Christmas baking season has come to an end, and this banana bread was the finale to baking for the holidays, for when we celebrated our sons second birthday. And who does not love banana bread? Have it with your tea in the evening, or a slice with a smear of butter for breakfast.
This bread was delicious and moist. I read this recipe on PurpleFoodie.com (absolutely love her blog!) and the idea of crystallized ginger in the bread sounded fabulous to me. However, when I mentioned it to the people I was serving this bread to, they all were very skeptic. So below, find my variation of adding the ginger into the bread anyway!
You can store the banana bread for a up to a week at room temperature or freeze it for 6 months. That is, if you even have any left to freeze!
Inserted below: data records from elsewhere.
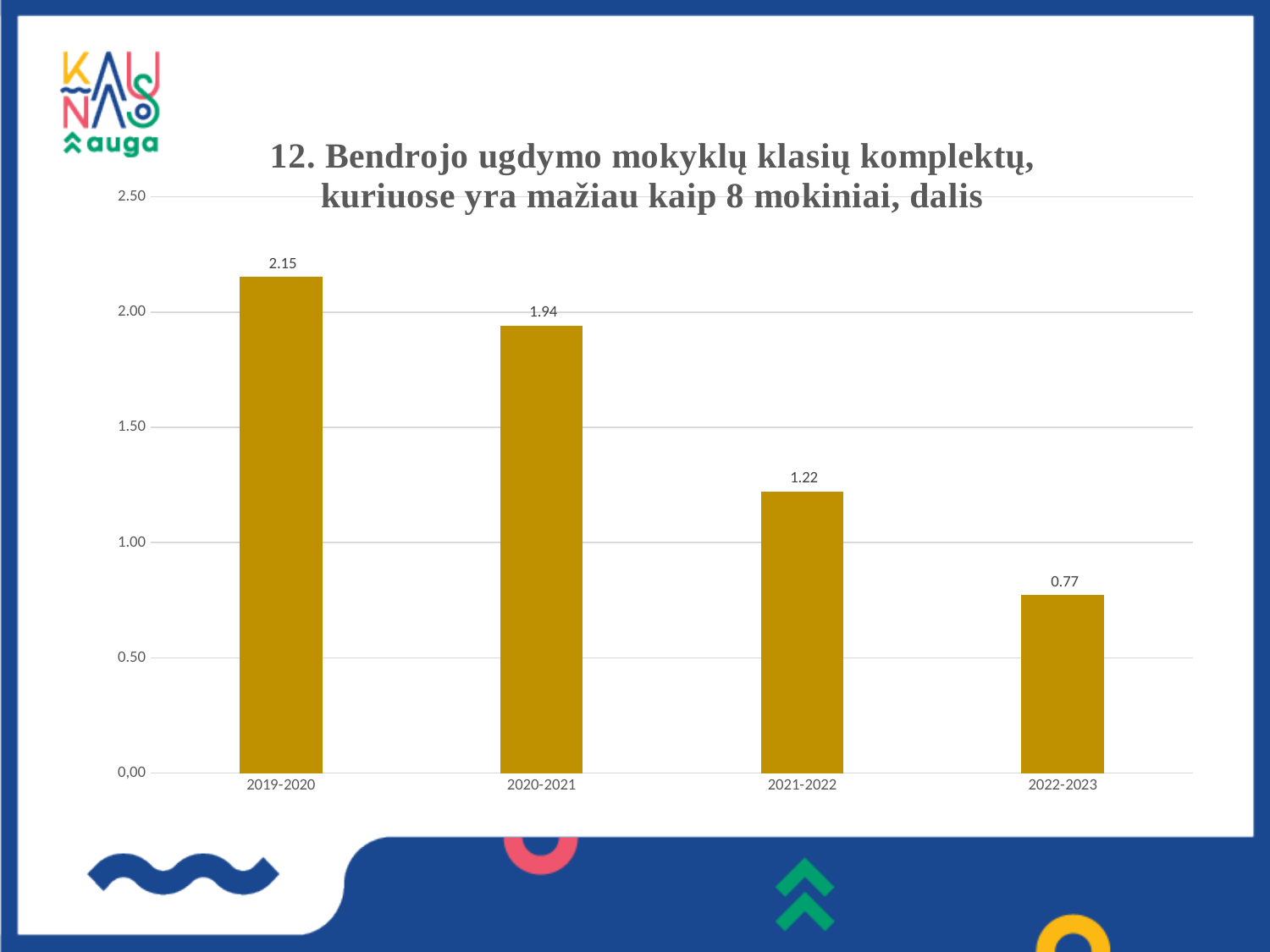
What kind of chart is shown on the slide? Bar chart What is the difference between the values for 2020-2021 and 2021-2022? 0.72 What is the value for 2020-2021? 1.94 Do the values rise or fall from 2019-2020 to 2022-2023? Fall Which school year has the highest value? 2019-2020 What is the value for 2022-2023? 0.77 What is the difference between the values for 2019-2020 and 2022-2023? 1.38 What is the value for 2019-2020? 2.15 Which is larger, the value for 2020-2021 or the value for 2021-2022? 2020-2021 How many school years are shown on the chart? 4 Which school year has the lowest value? 2022-2023 What is the value for 2021-2022? 1.22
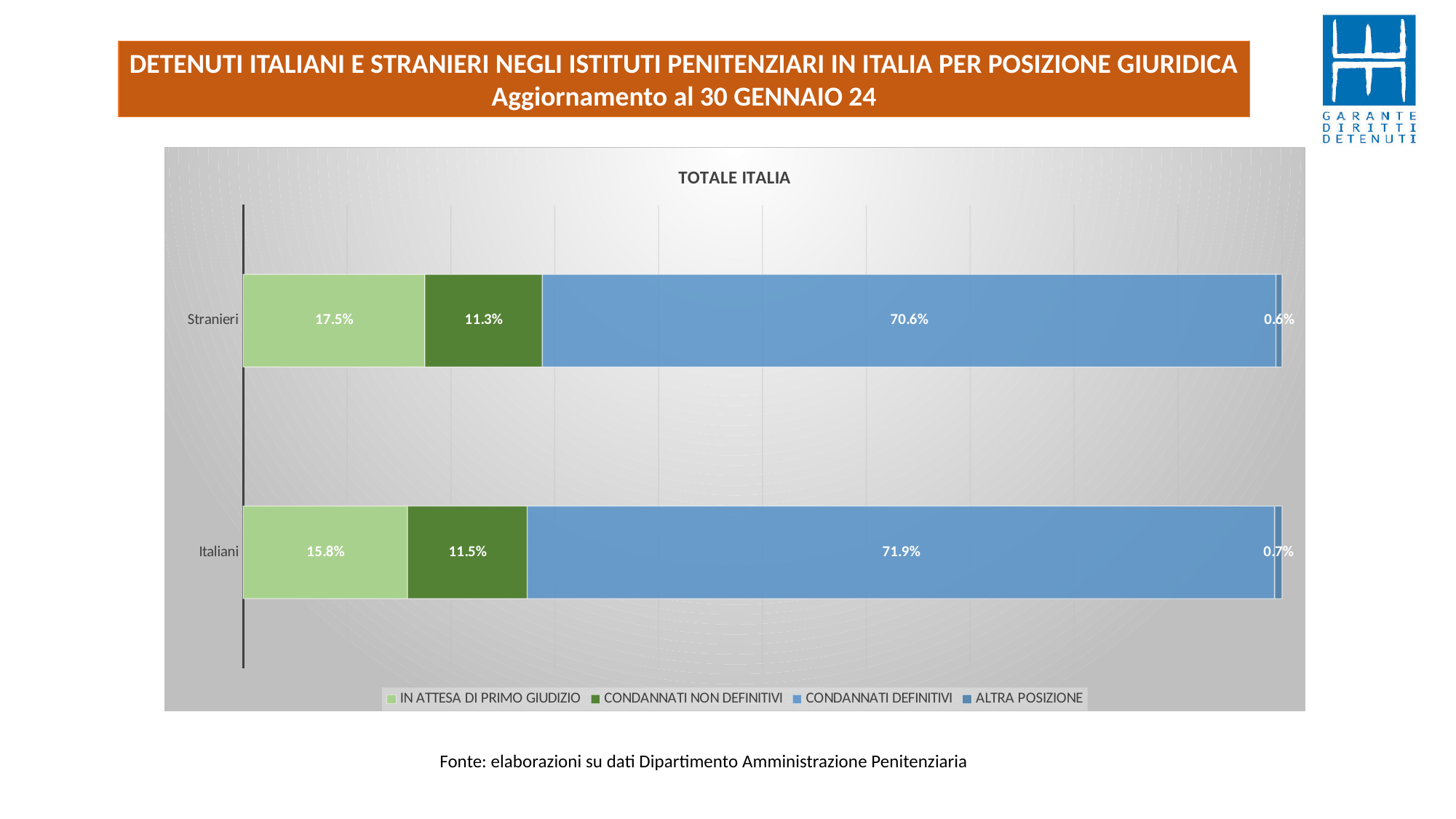
What is the difference between the IN ATTESA DI PRIMO GIUDIZIO values for Stranieri and Italiani? 1.7% What is the value of ALTRA POSIZIONE for Stranieri? 0.6% What is the title of the chart? TOTALE ITALIA What is the value of CONDANNATI NON DEFINITIVI for Italiani? 11.5% What is the value of IN ATTESA DI PRIMO GIUDIZIO for Stranieri? 17.5% What is the value of CONDANNATI DEFINITIVI for Italiani? 71.9% How many series does the legend list? 4 What kind of chart is shown on the slide? Stacked bar chart Which series has the smallest share in the Italiani bar? ALTRA POSIZIONE How many categories are plotted on the chart? 2 Which category has the higher value for CONDANNATI DEFINITIVI, Stranieri or Italiani? Italiani Which series has the largest share in the Stranieri bar? CONDANNATI DEFINITIVI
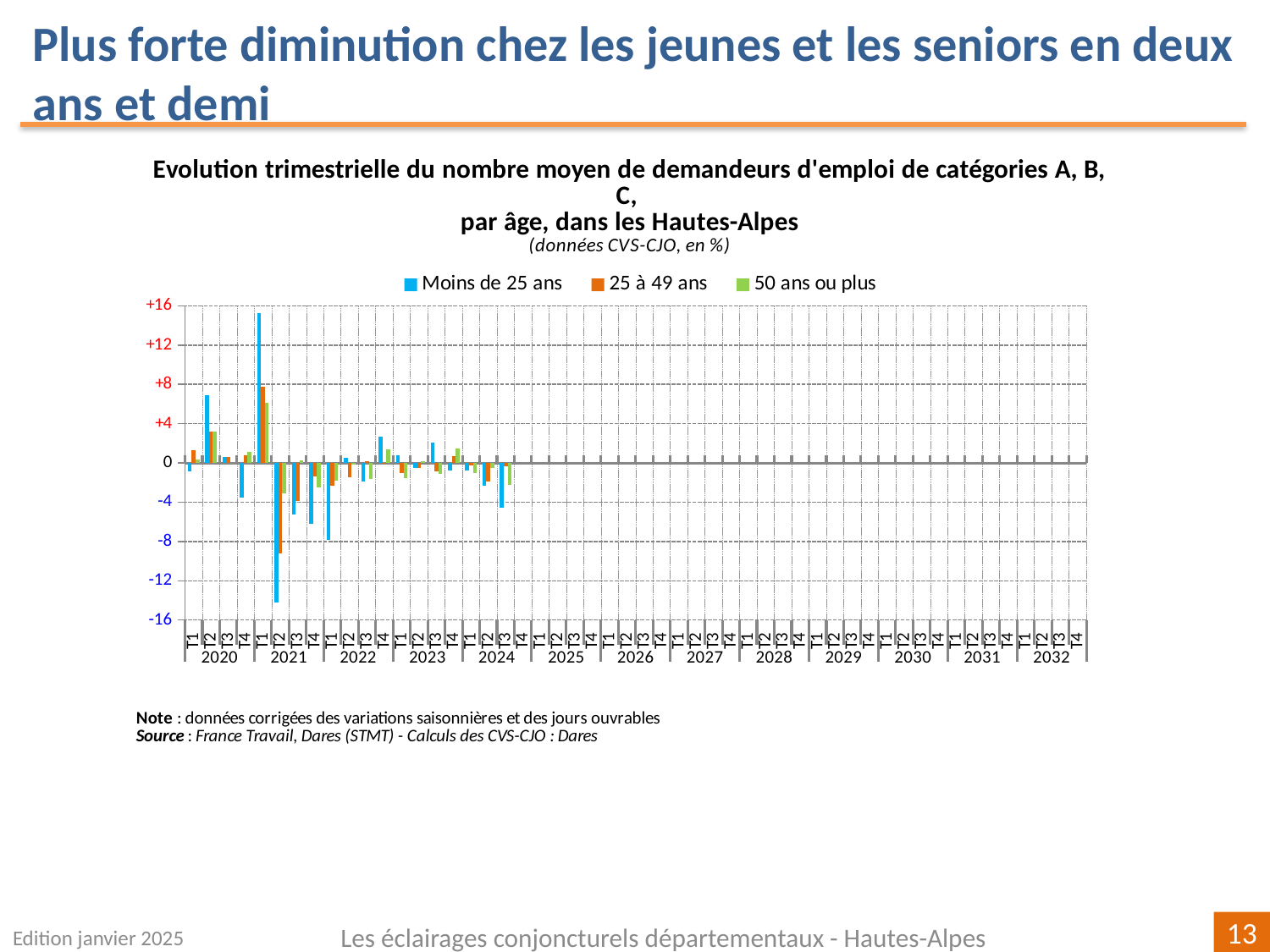
Which series is shown in blue in the legend? Moins de 25 ans In which quarter does the Moins de 25 ans series reach its highest value? T1 2021 How many series does the legend list? 3 Is the value for Moins de 25 ans in T2 2021 greater or less than -12? less Is the value for Moins de 25 ans in T2 2020 greater or less than +4? greater Is the value for 25 à 49 ans in T1 2021 greater or less than +4? greater In T1 2021, which series has the larger value: Moins de 25 ans or 25 à 49 ans? Moins de 25 ans What is the unit given in the chart subtitle for the data? en % In which quarter does the Moins de 25 ans series reach its lowest value? T2 2021 What kind of chart is shown on the slide? bar chart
1 large loaf that serves 8
Dry ingredients
2 cups all-purpose flour
1 teaspoon cinnamon powder
1/2 teaspoon nutmeg powder
2 teaspoons ginger powder
3/4 cup sugar
3/4 teaspoon baking soda
1/2 teaspoon salt
3/4 cup semisweet chocolate chips
Wet ingredients
2 large eggs
1 1/2 cups mashed bananas (approximately 3 large ripe bananas)
1/4 cup yogurt
1 teaspoon vanilla extract
6 tablespoons / 3 oz. / 90 grams unsalted butter
- Preheat oven to 350F / 170C
- Grease a 9-by-5-inch loaf pan with butter and flour or with baking spray.
- In a small bowl melt the butter in the microwave for 20–30 seconds. Set aside to cool. Set aside.
- In a large mixing bowl, whisk together the dry ingredients. Add the chocolate chips. Set aside.
- In a medium bowl, lightly beat the eggs with a fork and add the remaining wet ingredients. Mix well.
- Pour the wet banana mixture into the dry ingredients and gently fold in the batter with a silicon spatula, incorporating all the dry ingredients until it looks like it has come together. Do not over mix the batter, it's okay if it looks lumpy. Over mixing the batter kills the air bubbles in the batter and makes it heavier.
- Pour the batter into the prepared loaf tin and bake for 50–60 minutes, or until a skewer comes out clean.
- Let the banana bread cool in the pan for 5 minutes before transferring to the cooling rack.
In baking, to "fold" is the term used for gently a light ingredient or mixture with a much heavier mixture, while retaining as much as air as possible, by not bursting the air bubbles.
Method: Carefully cut through the mixture with the edge of the spatula, working in a gentle figure of eight and mixing the bowl as you go.
Scrape around the sides and base of the bowl at intervals to incorporate all of the lighter ingredients into the mixture.